Racing up to 140mph before a heavy braking zone showed a rev counter that was almost too eager to spin up and it was simply a case of keeping track with the six-speed gearbox and landing it back in the sweet spot for the constant surge of power. And with the added acoustic power of the exhaust buzzing through the open air it feels even quicker.
The suspension kit is backed up by a carbon-fibre strut brace and while this can’t compensate for the extra weight in the cabin compared to a real GT3, this car still feels keener thanks to a sharper set-up on the nose and that all-round height drop. With the lightweight, forged ‘Star’ alloys covered in 8.5x20” Michelin Pilot Sports on the front and 12x20” on the rear there’s a serious amount of mechanical grip, too.
And apart from a couple of splitter scraping moments when turning the car around on slopes it was perfectly composed over bumps and furrows, a soar in revs indicating a wheel had let go for just a microsecond was the only indication of the car working so hard.
With more grip and less of the understeer that Porsche dials in to the Carrera S as a straightforward safety measure, it inevitably hangs on much harder in the bends and will take in quite outrageous speeds through the bend as long as the driver is smooth and precise. Get cocky, switch off the electrics and push too hard on the entry to the bend, though, and the back end will step out and arc through the bend with less encouragement than you’d perhaps expect.
The answer is obvious: leave all the gadgets on and the car will keep the racing car edge without any of the associated consequences, but switch them off and you’d better be sure you can drive a car with such honed reflexes. As you just might have to…

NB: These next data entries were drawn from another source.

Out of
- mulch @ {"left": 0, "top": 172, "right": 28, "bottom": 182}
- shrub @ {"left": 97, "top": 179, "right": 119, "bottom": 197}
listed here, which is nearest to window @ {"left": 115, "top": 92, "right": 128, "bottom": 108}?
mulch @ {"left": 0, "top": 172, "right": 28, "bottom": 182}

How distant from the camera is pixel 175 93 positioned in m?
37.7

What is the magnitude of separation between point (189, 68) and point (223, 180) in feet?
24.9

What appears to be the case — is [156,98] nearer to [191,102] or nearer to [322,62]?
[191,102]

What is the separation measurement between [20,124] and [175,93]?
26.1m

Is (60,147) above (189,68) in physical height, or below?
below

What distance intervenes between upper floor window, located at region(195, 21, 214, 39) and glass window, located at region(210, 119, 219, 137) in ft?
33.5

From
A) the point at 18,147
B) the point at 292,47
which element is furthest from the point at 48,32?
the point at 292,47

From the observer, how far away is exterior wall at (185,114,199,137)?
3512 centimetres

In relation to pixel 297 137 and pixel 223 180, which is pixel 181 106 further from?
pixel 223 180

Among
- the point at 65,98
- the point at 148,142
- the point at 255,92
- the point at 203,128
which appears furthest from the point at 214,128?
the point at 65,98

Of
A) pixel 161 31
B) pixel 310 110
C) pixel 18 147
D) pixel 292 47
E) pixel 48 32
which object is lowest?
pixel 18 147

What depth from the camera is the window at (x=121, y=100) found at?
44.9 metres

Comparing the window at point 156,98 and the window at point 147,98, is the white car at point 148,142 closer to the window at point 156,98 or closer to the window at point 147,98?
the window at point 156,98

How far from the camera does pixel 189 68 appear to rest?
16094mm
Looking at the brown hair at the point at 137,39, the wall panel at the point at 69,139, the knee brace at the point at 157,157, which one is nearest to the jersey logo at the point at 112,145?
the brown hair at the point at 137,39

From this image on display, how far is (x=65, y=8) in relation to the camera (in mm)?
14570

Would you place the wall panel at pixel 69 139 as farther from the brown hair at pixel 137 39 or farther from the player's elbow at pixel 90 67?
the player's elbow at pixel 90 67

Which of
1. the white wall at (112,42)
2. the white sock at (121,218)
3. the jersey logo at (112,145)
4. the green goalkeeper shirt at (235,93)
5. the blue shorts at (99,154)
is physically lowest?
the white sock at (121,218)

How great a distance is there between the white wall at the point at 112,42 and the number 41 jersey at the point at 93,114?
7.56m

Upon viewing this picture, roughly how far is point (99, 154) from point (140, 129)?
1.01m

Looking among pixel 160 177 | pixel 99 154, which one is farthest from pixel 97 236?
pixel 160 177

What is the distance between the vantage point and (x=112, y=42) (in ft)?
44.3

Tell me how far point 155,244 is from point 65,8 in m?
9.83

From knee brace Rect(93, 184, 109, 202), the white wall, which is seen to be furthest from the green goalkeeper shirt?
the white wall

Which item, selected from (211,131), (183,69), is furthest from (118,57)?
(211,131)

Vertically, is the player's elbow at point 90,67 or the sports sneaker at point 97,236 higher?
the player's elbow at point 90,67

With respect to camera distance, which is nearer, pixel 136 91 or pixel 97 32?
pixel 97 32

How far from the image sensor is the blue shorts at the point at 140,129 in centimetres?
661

Under those spindly centre-lock alloys a standard Porsche steel disc and calliper is plain to see, yet the keener set-up keeps it stable under heavy braking and this car would take lumps out of the standard Carrera on the middle pedal, in the corners, and more or less everywhere else. And when you’re in the mood, dropping the suspension to its hardest setting and flipping off the car’s own interference can turn this soft-hearted, sweet Cabriolet into the kind of girl you’d be afraid to introduce to your family.